Supplied material:
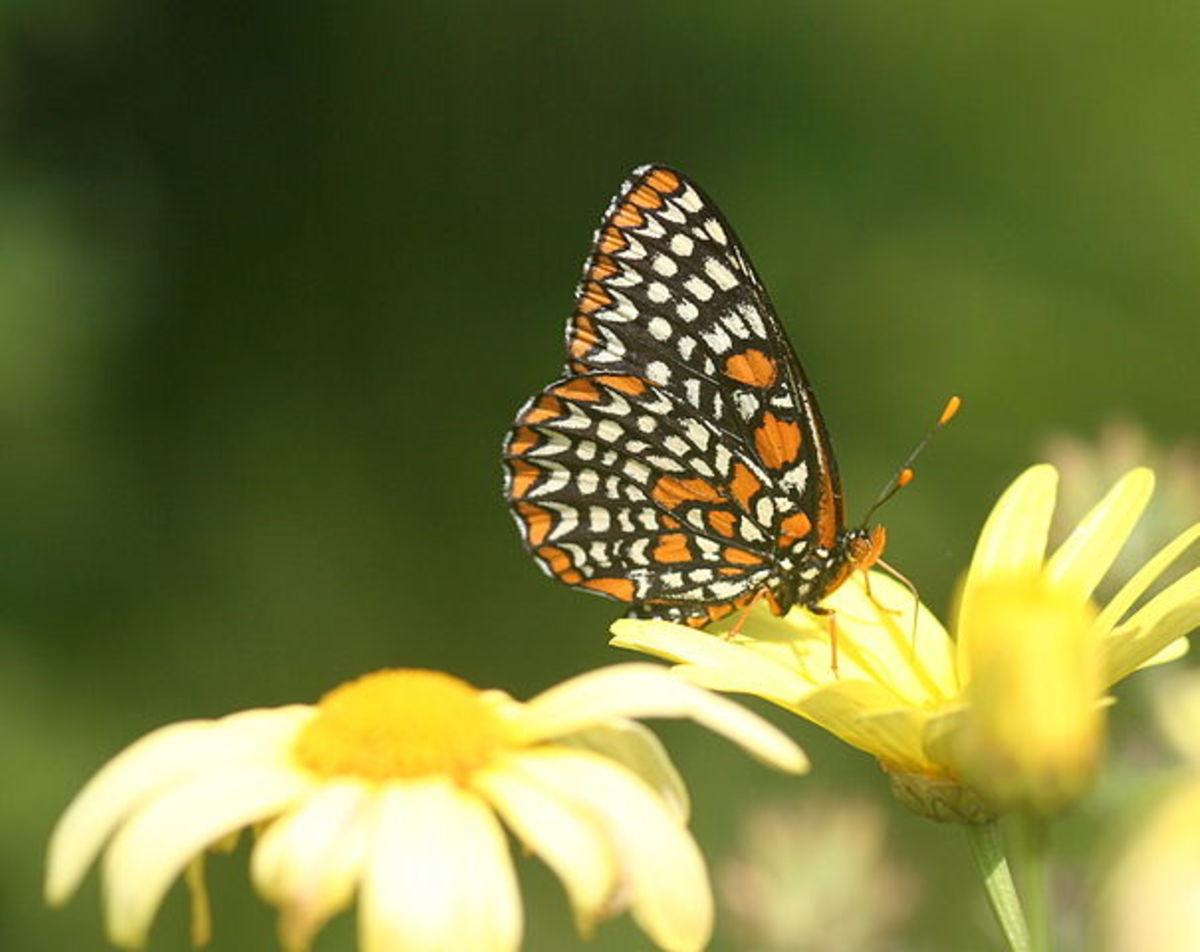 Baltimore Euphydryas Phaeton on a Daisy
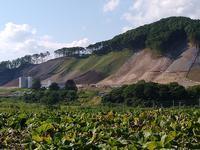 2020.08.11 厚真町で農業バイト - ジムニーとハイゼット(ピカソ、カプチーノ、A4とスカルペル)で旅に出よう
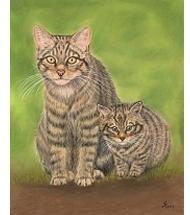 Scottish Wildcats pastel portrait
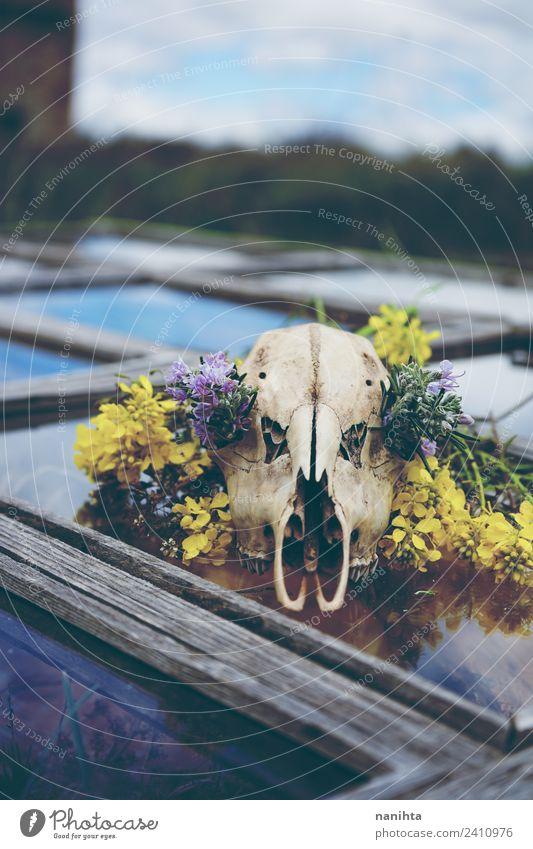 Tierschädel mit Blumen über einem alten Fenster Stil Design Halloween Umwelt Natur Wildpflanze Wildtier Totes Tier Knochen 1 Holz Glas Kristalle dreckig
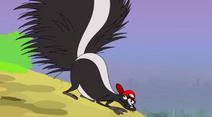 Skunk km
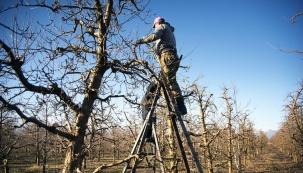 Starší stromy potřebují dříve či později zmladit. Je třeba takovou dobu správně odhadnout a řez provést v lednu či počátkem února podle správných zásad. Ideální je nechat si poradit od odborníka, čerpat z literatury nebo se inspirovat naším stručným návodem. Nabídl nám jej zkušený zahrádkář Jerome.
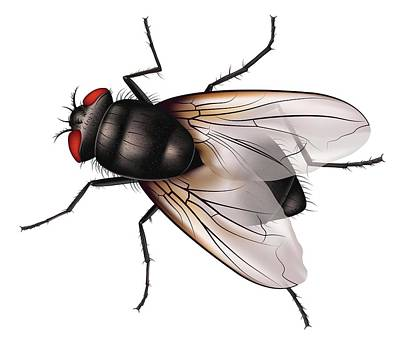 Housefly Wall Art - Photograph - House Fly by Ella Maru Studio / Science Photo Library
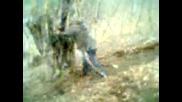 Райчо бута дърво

Task prompt:
Your answer must be the lines from the one containing "Tierschädel mit Blumen" through the last line of the records, both included, written out exactly and without pictures.

Exercise response:
 Tierschädel mit Blumen über einem alten Fenster Stil Design Halloween Umwelt Natur Wildpflanze Wildtier Totes Tier Knochen 1 Holz Glas Kristalle dreckig
 Skunk km
 Starší stromy potřebují dříve či později zmladit. Je třeba takovou dobu správně odhadnout a řez provést v lednu či počátkem února podle správných zásad. Ideální je nechat si poradit od odborníka, čerpat z literatury nebo se inspirovat naším stručným návodem. Nabídl nám jej zkušený zahrádkář Jerome.
 Housefly Wall Art - Photograph - House Fly by Ella Maru Studio / Science Photo Library
 Райчо бута дърво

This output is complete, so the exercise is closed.